INPUT RECORDS
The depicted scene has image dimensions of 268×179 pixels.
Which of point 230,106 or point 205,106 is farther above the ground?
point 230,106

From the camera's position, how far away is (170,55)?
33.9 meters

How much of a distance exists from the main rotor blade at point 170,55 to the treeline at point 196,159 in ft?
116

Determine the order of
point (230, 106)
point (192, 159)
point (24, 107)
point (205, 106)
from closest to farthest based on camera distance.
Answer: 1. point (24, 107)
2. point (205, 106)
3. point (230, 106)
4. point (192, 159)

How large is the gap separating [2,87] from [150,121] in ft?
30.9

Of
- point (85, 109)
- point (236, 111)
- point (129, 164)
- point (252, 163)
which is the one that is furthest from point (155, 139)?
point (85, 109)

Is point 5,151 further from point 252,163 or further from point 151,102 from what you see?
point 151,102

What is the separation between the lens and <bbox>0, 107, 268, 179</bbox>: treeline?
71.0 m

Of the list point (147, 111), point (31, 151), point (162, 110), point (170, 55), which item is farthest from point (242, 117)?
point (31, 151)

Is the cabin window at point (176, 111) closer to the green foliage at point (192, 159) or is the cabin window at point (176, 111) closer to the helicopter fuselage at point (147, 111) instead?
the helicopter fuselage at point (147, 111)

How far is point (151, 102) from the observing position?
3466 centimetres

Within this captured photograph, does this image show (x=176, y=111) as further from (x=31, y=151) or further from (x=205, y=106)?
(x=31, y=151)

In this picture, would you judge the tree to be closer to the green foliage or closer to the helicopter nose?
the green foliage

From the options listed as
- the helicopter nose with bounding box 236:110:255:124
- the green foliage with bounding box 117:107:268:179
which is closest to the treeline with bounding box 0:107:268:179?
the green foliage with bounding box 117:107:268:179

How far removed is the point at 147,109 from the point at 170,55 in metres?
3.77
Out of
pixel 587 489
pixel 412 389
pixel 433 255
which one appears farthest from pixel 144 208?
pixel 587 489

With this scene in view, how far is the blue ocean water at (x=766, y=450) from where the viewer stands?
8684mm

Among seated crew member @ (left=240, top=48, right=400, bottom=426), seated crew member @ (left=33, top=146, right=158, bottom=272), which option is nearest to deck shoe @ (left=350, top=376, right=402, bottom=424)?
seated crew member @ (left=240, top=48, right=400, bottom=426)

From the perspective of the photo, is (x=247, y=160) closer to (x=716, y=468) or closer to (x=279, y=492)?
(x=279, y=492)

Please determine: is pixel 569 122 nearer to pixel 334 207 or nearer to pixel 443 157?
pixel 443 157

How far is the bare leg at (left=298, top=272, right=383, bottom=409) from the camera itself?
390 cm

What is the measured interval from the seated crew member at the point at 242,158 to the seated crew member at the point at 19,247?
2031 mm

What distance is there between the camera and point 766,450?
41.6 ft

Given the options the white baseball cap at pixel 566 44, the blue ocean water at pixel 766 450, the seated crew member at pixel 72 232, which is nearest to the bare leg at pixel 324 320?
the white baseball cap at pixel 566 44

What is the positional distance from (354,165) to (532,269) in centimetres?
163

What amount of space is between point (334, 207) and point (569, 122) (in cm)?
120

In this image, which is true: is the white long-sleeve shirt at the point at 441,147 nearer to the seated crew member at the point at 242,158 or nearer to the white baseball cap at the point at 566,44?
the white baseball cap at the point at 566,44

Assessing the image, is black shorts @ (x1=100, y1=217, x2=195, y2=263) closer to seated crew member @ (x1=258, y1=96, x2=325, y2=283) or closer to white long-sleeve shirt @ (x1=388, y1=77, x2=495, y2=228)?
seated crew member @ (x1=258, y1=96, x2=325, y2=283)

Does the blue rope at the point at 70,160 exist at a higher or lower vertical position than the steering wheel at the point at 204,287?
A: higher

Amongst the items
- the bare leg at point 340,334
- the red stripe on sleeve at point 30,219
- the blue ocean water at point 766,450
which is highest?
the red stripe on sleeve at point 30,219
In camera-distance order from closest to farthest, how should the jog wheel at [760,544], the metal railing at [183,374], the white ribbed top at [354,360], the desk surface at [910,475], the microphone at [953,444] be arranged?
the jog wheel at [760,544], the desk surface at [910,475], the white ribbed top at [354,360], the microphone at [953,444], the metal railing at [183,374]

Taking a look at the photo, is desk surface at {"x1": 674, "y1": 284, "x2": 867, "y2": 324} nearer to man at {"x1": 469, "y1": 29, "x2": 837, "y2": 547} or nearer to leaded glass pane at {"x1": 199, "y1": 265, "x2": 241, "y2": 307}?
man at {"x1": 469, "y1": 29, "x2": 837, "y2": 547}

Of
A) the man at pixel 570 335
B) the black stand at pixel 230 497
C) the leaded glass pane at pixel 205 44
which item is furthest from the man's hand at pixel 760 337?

DIRECTIONS
Print every line of the data above verbatim, with no changes.

SOLUTION TO THIS TASK
The depicted scene has image dimensions of 268×179 pixels.
Which of point 230,106 or point 205,106 is farther above the ground?
point 230,106

From the camera's position, how far away is (170,55)?
33.9 meters

How much of a distance exists from the main rotor blade at point 170,55 to the treeline at point 196,159 in ft?
116

Determine the order of
point (230, 106)
point (192, 159)
point (24, 107)
point (205, 106)
from closest to farthest based on camera distance.
Answer: 1. point (24, 107)
2. point (205, 106)
3. point (230, 106)
4. point (192, 159)

How large is the gap separating [2,87] from [150,121] in ft?
30.9

Of
- point (85, 109)
- point (236, 111)
- point (129, 164)
- point (252, 163)
which is the one that is furthest from point (155, 139)?
point (85, 109)

Is point 5,151 further from point 252,163 or further from point 151,102 from what you see?
point 151,102

What is the separation between the lens and <bbox>0, 107, 268, 179</bbox>: treeline?
71.0 m

Of the list point (147, 111), point (31, 151), point (162, 110), point (170, 55), which item is farthest from point (242, 117)?
point (31, 151)

Is the cabin window at point (176, 111) closer to the green foliage at point (192, 159) or is the cabin window at point (176, 111) closer to the helicopter fuselage at point (147, 111) instead?
the helicopter fuselage at point (147, 111)

How far is point (151, 102) from the observing position?
3466 centimetres

Within this captured photograph, does this image show (x=176, y=111) as further from (x=31, y=151) or further from (x=205, y=106)?
(x=31, y=151)

In this picture, would you judge the tree to be closer to the green foliage or closer to the helicopter nose?
the green foliage

From the options listed as
- the helicopter nose with bounding box 236:110:255:124
- the green foliage with bounding box 117:107:268:179
which is closest to the treeline with bounding box 0:107:268:179?
the green foliage with bounding box 117:107:268:179

How far removed is the point at 147,109 from the point at 170,55 in metres?
3.77
Out of
pixel 587 489
pixel 412 389
pixel 433 255
which one appears farthest from pixel 144 208?
pixel 587 489

With this scene in view, how far is the blue ocean water at (x=766, y=450) from where the viewer stands?
8684mm

Among seated crew member @ (left=240, top=48, right=400, bottom=426), seated crew member @ (left=33, top=146, right=158, bottom=272), which option is nearest to deck shoe @ (left=350, top=376, right=402, bottom=424)?
seated crew member @ (left=240, top=48, right=400, bottom=426)

From the perspective of the photo, is (x=247, y=160) closer to (x=716, y=468) or closer to (x=279, y=492)?
(x=279, y=492)

Please determine: is pixel 569 122 nearer to pixel 334 207 or nearer to pixel 443 157?
pixel 443 157

How far is the bare leg at (left=298, top=272, right=383, bottom=409) from the camera itself?
390 cm

What is the measured interval from the seated crew member at the point at 242,158 to the seated crew member at the point at 19,247?
2031 mm

What distance is there between the camera and point 766,450?
41.6 ft

Given the options the white baseball cap at pixel 566 44, the blue ocean water at pixel 766 450, the seated crew member at pixel 72 232, which is nearest to the bare leg at pixel 324 320?
the white baseball cap at pixel 566 44

What is the positional distance from (354,165) to (532,269) in centimetres?
163

What amount of space is between point (334, 207) and point (569, 122) (in cm)?
120

In this image, which is true: is the white long-sleeve shirt at the point at 441,147 nearer to the seated crew member at the point at 242,158 or nearer to the white baseball cap at the point at 566,44?
the white baseball cap at the point at 566,44

Assessing the image, is black shorts @ (x1=100, y1=217, x2=195, y2=263) closer to seated crew member @ (x1=258, y1=96, x2=325, y2=283) or closer to white long-sleeve shirt @ (x1=388, y1=77, x2=495, y2=228)?
seated crew member @ (x1=258, y1=96, x2=325, y2=283)

Does the blue rope at the point at 70,160 exist at a higher or lower vertical position than the steering wheel at the point at 204,287?
A: higher

Amongst the items
- the bare leg at point 340,334
- the red stripe on sleeve at point 30,219
- the blue ocean water at point 766,450
which is highest?
the red stripe on sleeve at point 30,219
In camera-distance order from closest to farthest, how should the jog wheel at [760,544], the metal railing at [183,374], the white ribbed top at [354,360], the desk surface at [910,475], the microphone at [953,444] be arranged?
the jog wheel at [760,544], the desk surface at [910,475], the white ribbed top at [354,360], the microphone at [953,444], the metal railing at [183,374]

Taking a look at the photo, is desk surface at {"x1": 674, "y1": 284, "x2": 867, "y2": 324} nearer to man at {"x1": 469, "y1": 29, "x2": 837, "y2": 547} or nearer to leaded glass pane at {"x1": 199, "y1": 265, "x2": 241, "y2": 307}?
man at {"x1": 469, "y1": 29, "x2": 837, "y2": 547}

Of
A) the man at pixel 570 335
B) the black stand at pixel 230 497
C) the leaded glass pane at pixel 205 44
which item is furthest from the man's hand at pixel 760 337?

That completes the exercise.